As community leaders, Audubon takes seriously our personal and organizational responsibility to help stop the spread of COVID-19. As a result, Audubon has closed all of our offices and centers, cancelled events, and has restricted many stewardship and monitoring activities to prioritize the safety of our staff, volunteers, and communities. This includes this year’s Western Rivers Bird Count—a community science program that takes place during May and June in the arid West.
And while we cannot administer this year’s bird count, we did want to tell you a little about what we’ve discovered over the last two years at our priority sites while looking for Summer Tanagers, Bell’s Vireos, Yellow-breast Chats, and Yellow Warblers.
The original purpose of the Western Rivers Bird Count was to bolster the data available for these riverside species during the months of May and June. We’re proud to report than in many states, particularly in Utah, Colorado, and New Mexico, the amount of counts more than doubled since 2017 in these key areas.

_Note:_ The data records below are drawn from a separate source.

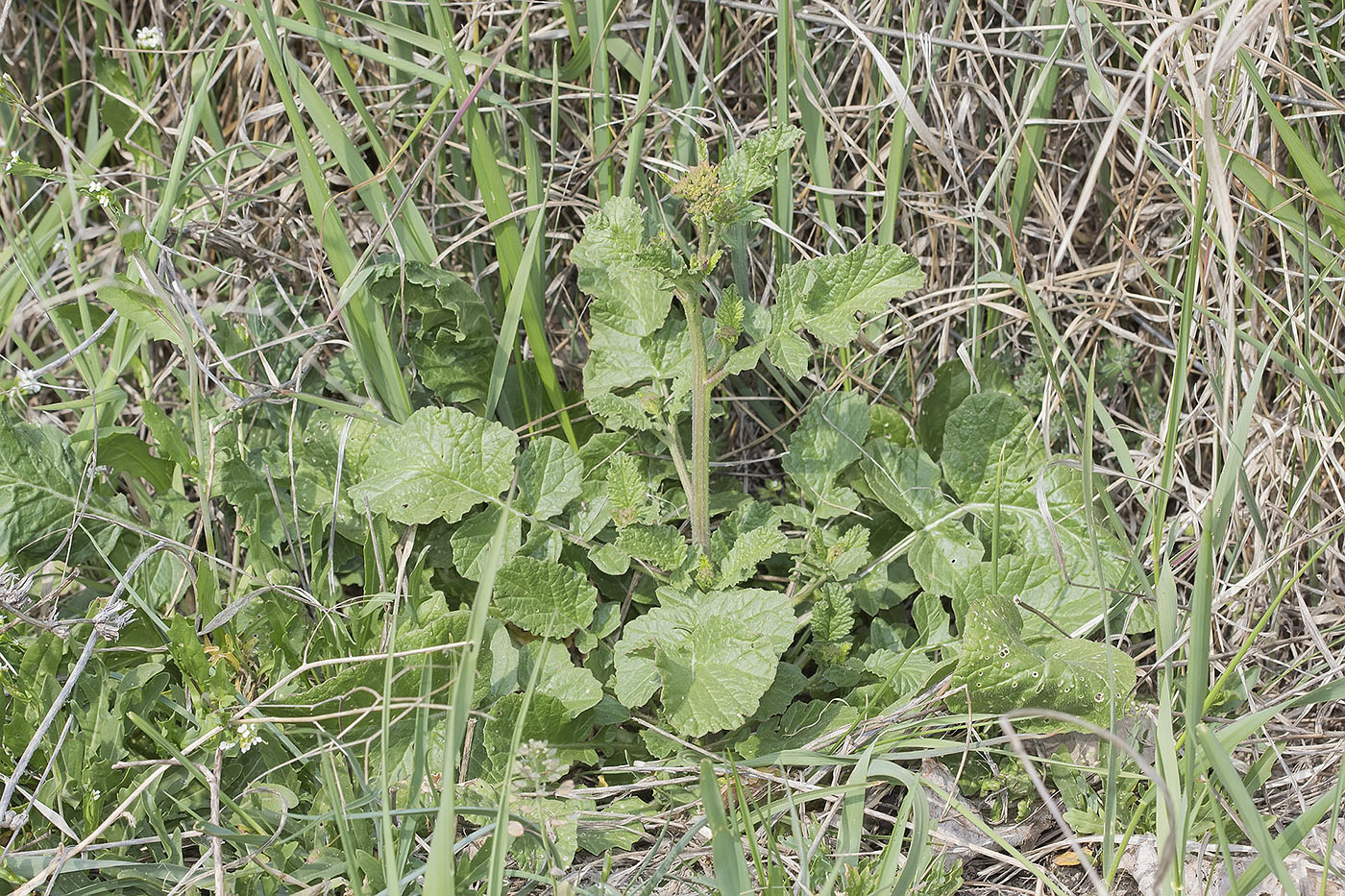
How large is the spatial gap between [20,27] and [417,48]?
1.09 m

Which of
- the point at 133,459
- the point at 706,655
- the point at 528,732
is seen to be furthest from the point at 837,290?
the point at 133,459

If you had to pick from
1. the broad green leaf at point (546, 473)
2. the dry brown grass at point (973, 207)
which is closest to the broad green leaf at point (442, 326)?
the dry brown grass at point (973, 207)

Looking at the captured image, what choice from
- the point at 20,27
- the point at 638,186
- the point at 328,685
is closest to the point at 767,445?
the point at 638,186

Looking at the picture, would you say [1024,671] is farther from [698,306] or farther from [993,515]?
[698,306]

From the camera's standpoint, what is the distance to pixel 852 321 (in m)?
1.73

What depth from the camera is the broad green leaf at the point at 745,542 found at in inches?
72.7

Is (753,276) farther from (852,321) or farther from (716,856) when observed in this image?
(716,856)

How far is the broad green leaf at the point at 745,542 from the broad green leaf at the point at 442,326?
1.93 ft

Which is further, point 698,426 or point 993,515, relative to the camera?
point 993,515

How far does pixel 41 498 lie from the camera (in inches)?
78.3

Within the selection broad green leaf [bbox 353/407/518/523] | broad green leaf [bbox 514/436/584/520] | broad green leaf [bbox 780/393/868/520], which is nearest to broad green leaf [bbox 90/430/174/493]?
broad green leaf [bbox 353/407/518/523]

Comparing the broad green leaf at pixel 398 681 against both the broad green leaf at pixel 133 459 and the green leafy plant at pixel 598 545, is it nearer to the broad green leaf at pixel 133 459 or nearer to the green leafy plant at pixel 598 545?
the green leafy plant at pixel 598 545

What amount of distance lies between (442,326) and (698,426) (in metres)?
0.64

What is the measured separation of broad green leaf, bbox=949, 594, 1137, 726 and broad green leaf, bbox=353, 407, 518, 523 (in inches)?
33.3
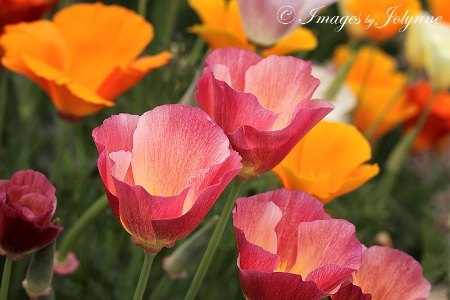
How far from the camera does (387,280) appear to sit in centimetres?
40

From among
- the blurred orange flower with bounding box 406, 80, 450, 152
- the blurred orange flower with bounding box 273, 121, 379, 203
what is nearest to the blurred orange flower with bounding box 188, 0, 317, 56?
the blurred orange flower with bounding box 273, 121, 379, 203

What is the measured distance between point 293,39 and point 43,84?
8.6 inches

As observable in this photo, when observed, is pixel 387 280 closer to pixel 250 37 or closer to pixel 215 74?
pixel 215 74

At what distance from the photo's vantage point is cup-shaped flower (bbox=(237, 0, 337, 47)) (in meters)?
0.59

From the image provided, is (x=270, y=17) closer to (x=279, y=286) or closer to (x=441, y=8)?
(x=279, y=286)

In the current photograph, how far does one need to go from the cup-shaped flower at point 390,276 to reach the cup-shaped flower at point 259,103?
0.07 m

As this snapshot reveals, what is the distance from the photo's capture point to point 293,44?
66cm

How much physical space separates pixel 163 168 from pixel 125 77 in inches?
7.1

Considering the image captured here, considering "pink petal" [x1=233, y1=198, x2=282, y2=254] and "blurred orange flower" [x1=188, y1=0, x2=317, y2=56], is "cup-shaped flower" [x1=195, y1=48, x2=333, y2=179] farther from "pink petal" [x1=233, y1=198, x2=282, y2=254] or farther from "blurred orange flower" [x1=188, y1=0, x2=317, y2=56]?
"blurred orange flower" [x1=188, y1=0, x2=317, y2=56]

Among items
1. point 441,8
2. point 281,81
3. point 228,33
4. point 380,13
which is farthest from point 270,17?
point 441,8

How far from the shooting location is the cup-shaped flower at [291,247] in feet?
1.16

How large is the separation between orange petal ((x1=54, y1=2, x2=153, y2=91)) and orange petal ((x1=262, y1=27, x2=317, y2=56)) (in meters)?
0.10

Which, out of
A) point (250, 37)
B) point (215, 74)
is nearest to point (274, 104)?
point (215, 74)

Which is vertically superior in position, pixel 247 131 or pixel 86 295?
pixel 247 131
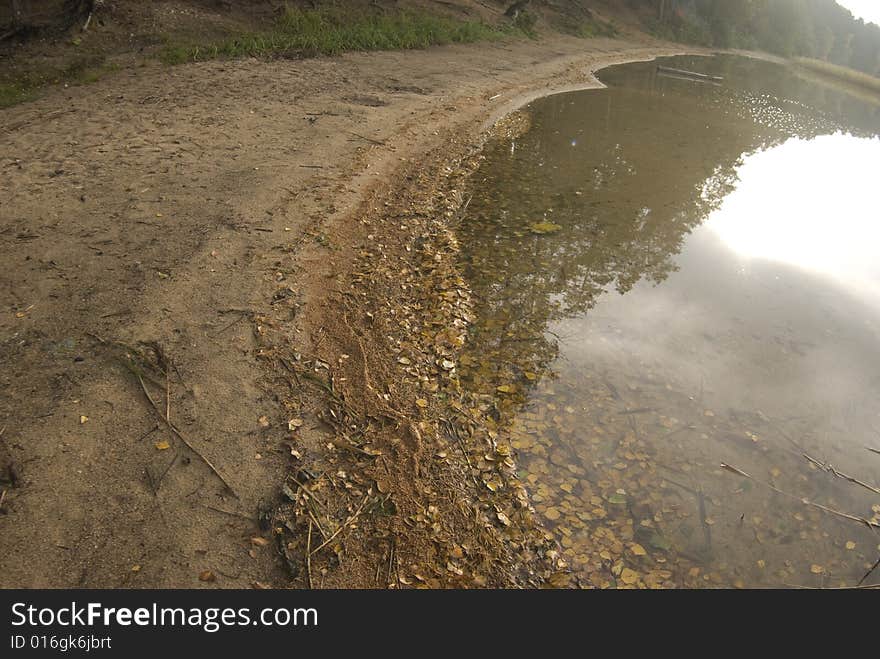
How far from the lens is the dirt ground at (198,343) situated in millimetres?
4066

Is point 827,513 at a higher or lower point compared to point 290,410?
lower

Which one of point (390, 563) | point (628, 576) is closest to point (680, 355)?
point (628, 576)

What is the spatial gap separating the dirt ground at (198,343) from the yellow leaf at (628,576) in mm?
926

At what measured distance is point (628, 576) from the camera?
4391 millimetres

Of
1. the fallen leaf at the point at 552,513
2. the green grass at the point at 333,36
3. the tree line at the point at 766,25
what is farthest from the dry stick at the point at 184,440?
the tree line at the point at 766,25

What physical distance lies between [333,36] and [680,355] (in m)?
15.7

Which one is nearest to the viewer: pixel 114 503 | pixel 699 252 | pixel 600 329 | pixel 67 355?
pixel 114 503

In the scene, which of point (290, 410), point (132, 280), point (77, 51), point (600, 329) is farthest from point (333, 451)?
point (77, 51)

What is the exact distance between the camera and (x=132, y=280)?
6461 millimetres

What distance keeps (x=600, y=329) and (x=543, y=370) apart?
1343 mm

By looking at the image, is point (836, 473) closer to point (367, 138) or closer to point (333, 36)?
point (367, 138)

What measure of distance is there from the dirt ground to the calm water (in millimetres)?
1108

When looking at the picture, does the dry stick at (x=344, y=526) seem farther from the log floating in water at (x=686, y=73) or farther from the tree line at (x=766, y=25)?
the tree line at (x=766, y=25)

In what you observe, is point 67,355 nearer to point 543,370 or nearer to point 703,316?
point 543,370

As Audubon scientists continue to analyze data, and accrue more data in future years, we’ll be able to better understand how birds interact with target areas where the Audubon network has on-the-ground connections, influence on water or habitat management, restoration actions, or water-policy focused work. Over time, we hope to show positive bird responses to our collective western water work.
While we wait a little longer to get outside to count birds near our favorite river consider joining a webinar highlighting water and birds in the arid West www.audubon.org/events.
Thank you to the Audubon network for all your support in this endeavor. We look forward to starting this up again next year.